Still, it looks very much as though this coalition of antitheses will win the day and henceforth politicians will decide exactly what newspapers can and cannot say. It is not the slebs who have won, they have been duped; it is the metro-left — because whatever happens, actors and pop stars will still have their bad behaviour reported, somehow or other, by the press.

As we have seen recently, what the left wishes to silence are political opinions which differ from its own. That is where the lawyers will have their field day, that is where the journos will find themselves fined, or hauled before the courts and possibly imprisoned. That is where Lord Leveson, with his palpable contempt for the press and — when the facts were presented to him — utter indifference to the much worse behaviour of other professions, most notably lawyers, has left us. I say these people are a tiny minority — and they are: a recent opinion poll suggested that 67 per cent of the public did not wish politicians to have any involvement in regulating what the press can and cannot do — but I suppose they are the new establishment. They have power, that is for sure.

We saw what Leveson and state regulation of newspapers will do in the Miliband/Daily Mail affair; a non-story or maybe at best a half-story which nonetheless was dragged out, by the BBC in particular, but also by the Guardian and the Labour party, for two whole weeks — and still has not gone away.

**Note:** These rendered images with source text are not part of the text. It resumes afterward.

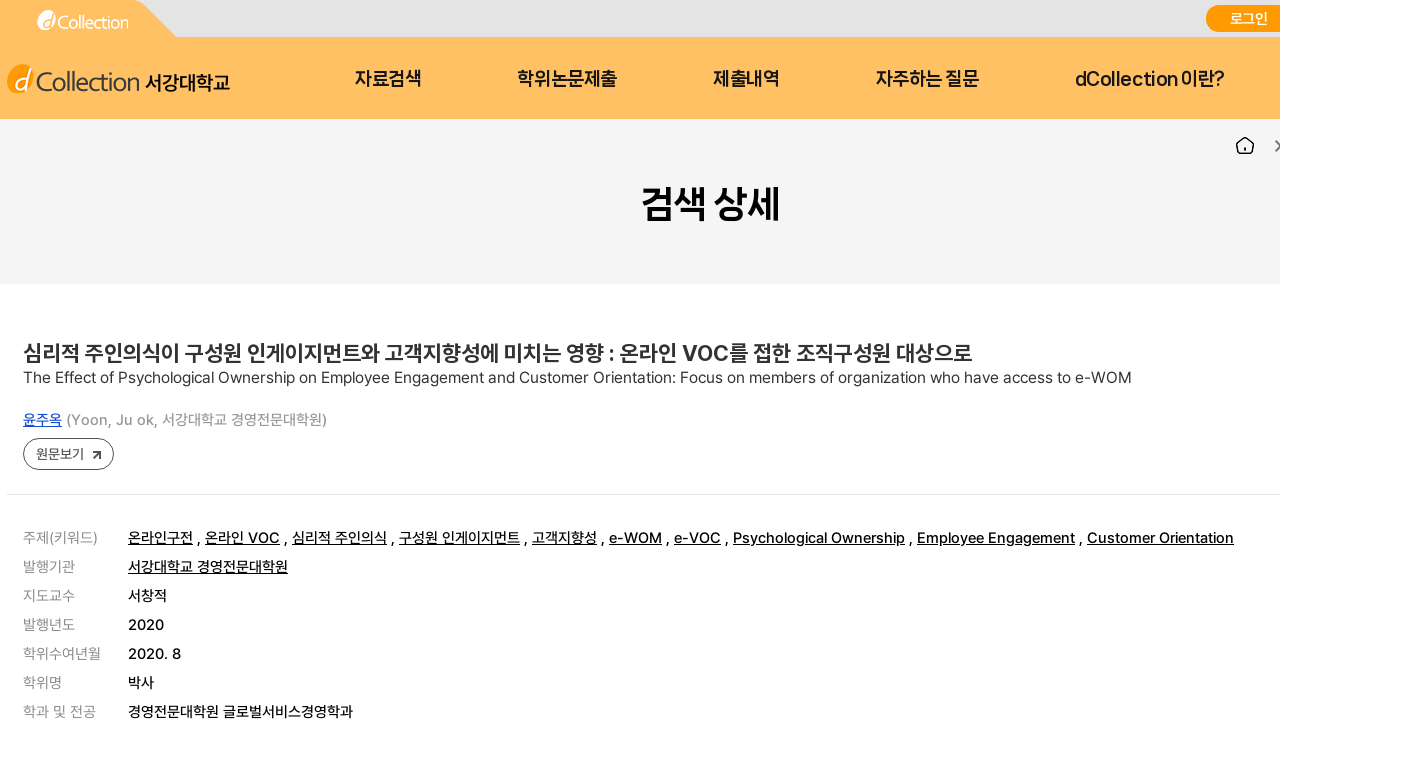

--- FILE ---
content_type: application/javascript;charset=UTF-8
request_url: https://dcollection.sogang.ac.kr/dcollection/script/commons/common.js
body_size: 7110
content:
//캘린더 기본 옵션
defaults = {
    changeMonth: true,
    changeYear: true,
    showOn: "both",
    buttonImage: docRoot+"/images/commons/calendarIcon.png",
    buttonImageOnly: true,
    closeText: "닫기",
    prevText: "이전달",
    nextText: "다음달",
    currentText: "오늘",
    monthNames: [ "1월", "2월", "3월", "4월", "5월", "6월",
    "7월", "8월", "9월", "10월", "11월", "12월" ],
    monthNamesShort: [ "1월", "2월", "3월", "4월", "5월", "6월",
    "7월", "8월", "9월", "10월", "11월", "12월" ],
    dayNames: [ "일요일", "월요일", "화요일", "수요일", "목요일", "금요일", "토요일" ],
    dayNamesShort: [ "일", "월", "화", "수", "목", "금", "토" ],
    dayNamesMin: [ "일", "월", "화", "수", "목", "금", "토" ],
    weekHeader: "주",
    dateFormat: "yymmdd",
    firstDay: 0,
    isRTL: false,
    showMonthAfterYear: true,
    yearSuffix: "년",
    showButtonPanel: true,
	closeText:DELETE
};


$(function(){
    var winWidth = window.innerWidth || document.documentElement.clientWidth;

    // a태그 막기
    $(".noalink").on("click",function(e){
        e.preventDefault();
    });
    
    // // dotdot
    // $(".dotdot").dotdotdot({
    //     ellipsis: '...',//말줄임 뭘로 할지
    //     watch : true, //윈도우 창에따라서 업데이트 할건지, 윈도우가 리사이즈될 때 업데이트할 건지
    //     wrap : 'letter',//word(단어단위), letter(글 단위), children(자식단위) 자르기
    //     height: null,
    //     tolerance : 0,
    // });
  
    
    // 캘린더
    commDatepicker();

    // 파일업로드
    $(".filebox input[type=file]").on('change',function(){
        var fileName = $(this).val();
        if(fileName == ""){fileName = "선택된 파일 없음"}
        $(this).parents(".filebox").find(".upload-name").text(fileName);
        $(this).parents(".filebox").addClass("on");
    });
    $(".filebox .filedelete").on('click',function(){
        $(this).parents(".filebox").find("input[type=file]").val("");
        $(this).parents(".filebox").find(".upload-name").text("");
        $(this).parents(".filebox").removeClass("on");

        return false;
    });

    // popupClose
    $(".popupClose").on("click",function(){
        $(this).parents(".popup").hide();
        $(".divPopup .blackBg").fadeOut();

        return false;
    });
    
	$(".snbBtn").click(function(){
		if($("#divWrapper").hasClass("onsnb")==true){
			$.cookie.write('menuOnOff', 'on');
		}else{
			$.cookie.write('menuOnOff', 'off');
		}
	});
	
	var menuOnOff = $.cookie.read('menuOnOff');
	if(menuOnOff=='off'){
		$("#divWrapper").removeClass("onsnb");
	}else{
		$("#divWrapper").addClass("onsnb");
		
	}

	
	//menu select
	$(".logo > a").on("click",function(){
		$.cookie.destroy('mnDepth1');
		$.cookie.destroy('mnDepth2');
		$.cookie.destroy('mnDepth3');
	});

	$(".navigation > li > a").on("click",function(){
		$.cookie.write('mnDepth1', $(this).parent().attr('id'));
	});
	
	$('#'+$.cookie.read('mnDepth1')).addClass('on');
	
	//subMenu select
	$(".navigation .depth2 > li > a").on("click",function(){
		$.cookie.write('mnDepth2', $(this).parent().attr('id'));
	});
	
	$('#'+$.cookie.read('mnDepth2')).addClass('on');	

	//subMenu select
	$(".navigation .depth2 .depth3 > li > a").on("click",function(){
		$.cookie.write('mnDepth3', $(this).parent().attr('id'));
	});
	
	if($.cookie.read('mnDepth3') != null){
		if(($.cookie.read('mnDepth3')).substring(0,5)==($.cookie.read('mnDepth2')).substring(0,5))
			$('#'+$.cookie.read('mnDepth3')).parent().css('display','block');
		
	}
	//$('#'+$.cookie.read('mnDepth3')).addClass('color11');
	
	//RISS주제 중분류 콤보박스용
	$("[id^=rissSubjDepth1]").on('change',function(){
		console.log("대분류 선택");
		var next1 = $(this).next("select");
		var next2 = next1.next("select");
		if(!$.isBlank($(this).val())) {
			$.ajax({
				method: "GET",
				url: context+"/ad/code/getSubMin",
				data : ({ rissSubjCode : $(this).val() }),
				dataType: "json",
				cache:false,
				success:function(data) {
					next1.find('option').not(':eq(0)').remove();
					next2.find('option').not(':eq(0)').remove();
					var list = data.rtnList;
					$.each(list, function (index, info) {
						next1.append('<option value="'+info.code+'">'+info.codeValue+'</option>');
					});
				},
				error:function(jqXHR, textStatus, errorThrown){
		            alert("에러 발생~~ \n" + textStatus + " : " + errorThrown);
		            self.close();
		        }
			});
		}else{
			next1.find('option').not(':eq(0)').remove();
			next2.find('option').not(':eq(0)').remove();
		}
    });	

	//RISS주제 소분류 콤보박스용
	$("[id^=rissSubjDepth2]").on('change',function(){
		var next1 = $(this).next("select");
		if(!$.isBlank($(this).val())) {
			$.ajax({
				method: "GET",
				url: context+"/ad/code/getMin",
				data : ({ rissSubjCode : $(this).val() }),
				dataType: "json",
				cache:false,
				success:function(data) {
					next1.find('option').not(':eq(0)').remove();
					var list = data.rtnList;
					$.each(list, function (index, info) {
						next1.append('<option value="'+info.code+'">'+info.codeValue+'</option>');
					});
				},
				error:function(jqXHR, textStatus, errorThrown){
		            alert("에러 발생~~ \n" + textStatus + " : " + errorThrown);
		            self.close();
		        }
			});
		}else{
			next1.find('option').not(':eq(0)').remove();
		}
    });	
});

//디폴트 캘린더 설정
function commDatepicker(){
    if($(".datepicker").length > 0){
    	
    	$.datepicker.setDefaults(defaults);
    	
	    $(".datepicker").datepicker({
			onClose:function() {
				var event = arguments.callee.caller.caller.arguments[0];
				if($(event.delegateTarget).hasClass('ui-datepicker-close')) {
					$(this).val('');
				}
			}
	    });
//	    }).datepicker("setDate", $(this).val());
    }
}

//fromDt, toDt 캘린더 설정
function fromToDatepicker(fromId, toId){
	
	if($('#'+fromId).length > 0 && $('#'+toId).length > 0){
		
		$('.datepicker').removeClass("hasDatepicker");
		$.datepicker.setDefaults(defaults);
		
		$('#'+fromId).datepicker({			
			onClose:function(selectedDate){
				$('#'+toId).datepicker("option", "minDate", selectedDate);
				var event = arguments.callee.caller.caller.arguments[0];
				if($(event.delegateTarget).hasClass('ui-datepicker-close')) {
					$(this).val('');
					$('#'+toId).datepicker("option", "minDate", null);
				}
			}
		});
		$('#'+toId).datepicker({
			onClose:function(selectedDate){
				$('#'+fromId).datepicker("option", "maxDate", selectedDate);
				var event = arguments.callee.caller.caller.arguments[0];
				if($(event.delegateTarget).hasClass('ui-datepicker-close')) {
					$(this).val('');
					$('#'+fromId).datepicker("option", "maxDate", null);
				}
			}
		});
	}
}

I have no objection to Ed Miliband taking offence at what was said about his father in the Daily Mail; he was at least partially right to cavil at the headline which accompanied the original, somewhat crudely cobbled-together piece of writing. But his subsequent confected outrage and statements that the ‘culture’ of the Daily Mail needed investigation and must be put right were of course a calculated genuflection to Hacked Off. No such furore would have been occasioned by a sleb angry that his privacy had been invaded; the BBC, for one, would have lost interest within hours.

But not when Geoffrey Levy attacked Ralph Miliband; implicit in the coverage from our state broadcaster and in the comments from Miliband and — as Michael Gove helpfully put it — that blob of furious opinion, is that such views simply should not be allowed. Not simply that they are ‘wrong’, but that there should be laws which stop them being written in the first place. I wonder if Hugh Grant is entirely comfortable with that?